La Salle was born in Rouen and was educated by the Jesuits before sailing to New France in 1666. He spent the following two decades in various exploratory and commercial ventures across the Great Lakes and Mississippi regions, establishing French posts and trading networks while pushing the boundaries of European knowledge of the North American interior. His major expedition descended the Mississippi from the Illinois country to the Gulf of Mexico in 1682. He returned to France for support and was authorized to establish a French colony at the mouth of the river. The colonization expedition of 1684 missed the Mississippi delta, landed instead in Texas, and collapsed across the following three years. La Salle was murdered by his own mutinous men in 1687 in what is now east Texas.

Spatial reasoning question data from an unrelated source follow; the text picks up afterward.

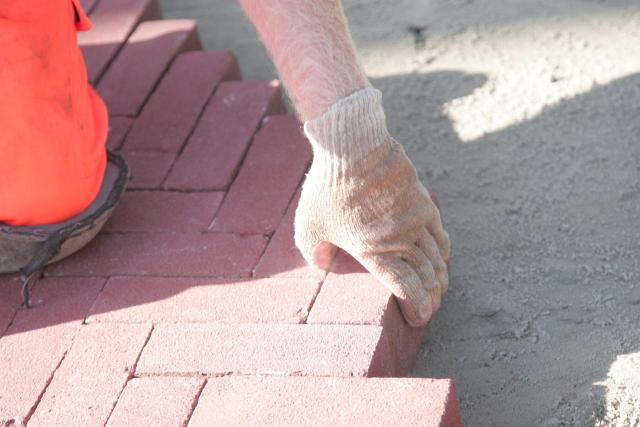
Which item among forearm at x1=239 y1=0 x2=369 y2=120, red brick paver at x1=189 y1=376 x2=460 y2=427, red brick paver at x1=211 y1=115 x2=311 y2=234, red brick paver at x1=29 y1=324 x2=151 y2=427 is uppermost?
forearm at x1=239 y1=0 x2=369 y2=120

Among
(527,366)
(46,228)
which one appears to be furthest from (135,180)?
(527,366)

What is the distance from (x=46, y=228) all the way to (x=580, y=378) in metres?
1.29

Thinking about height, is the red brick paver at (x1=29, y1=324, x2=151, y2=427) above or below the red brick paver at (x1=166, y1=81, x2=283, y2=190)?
Result: above

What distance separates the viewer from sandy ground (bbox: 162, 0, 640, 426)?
231 cm

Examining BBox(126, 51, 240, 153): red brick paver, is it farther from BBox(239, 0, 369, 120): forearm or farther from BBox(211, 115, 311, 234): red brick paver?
BBox(239, 0, 369, 120): forearm

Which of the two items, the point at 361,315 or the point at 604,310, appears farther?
the point at 604,310

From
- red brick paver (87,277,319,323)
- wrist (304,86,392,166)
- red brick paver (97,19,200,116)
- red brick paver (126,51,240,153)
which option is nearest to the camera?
wrist (304,86,392,166)

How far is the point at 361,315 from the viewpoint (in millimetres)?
2254

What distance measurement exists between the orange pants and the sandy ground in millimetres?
943

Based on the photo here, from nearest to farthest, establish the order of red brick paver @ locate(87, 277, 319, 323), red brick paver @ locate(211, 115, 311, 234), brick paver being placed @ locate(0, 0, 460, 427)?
brick paver being placed @ locate(0, 0, 460, 427)
red brick paver @ locate(87, 277, 319, 323)
red brick paver @ locate(211, 115, 311, 234)

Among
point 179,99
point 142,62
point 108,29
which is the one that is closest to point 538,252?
point 179,99

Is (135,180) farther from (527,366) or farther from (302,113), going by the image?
(527,366)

Abbott handles the story in the popular biographical mode of his period. La Salle is presented as a heroic figure of French exploration whose persistence and vision opened the North American interior to European awareness. The treatment of the indigenous peoples La Salle encountered reflects mid-nineteenth-century American assumptions and is uncomfortable for modern readers in various ways, though Abbott records the actual interactions with reasonable accuracy.

The book draws on the major French primary sources for La Salle’s career including the various accounts by his contemporaries Henri Joutel, Henri de Tonti, and others who had accompanied him on the various expeditions. Francis Parkman’s substantial scholarly work on La Salle, La Salle and the Discovery of the Great West of 1869, became the standard English-language account a few years after Abbott’s biography and supplemented the popular treatment with serious scholarship.

The book runs about three hundred pages. It pairs with Parkman’s La Salle and with the broader French colonial American history literature.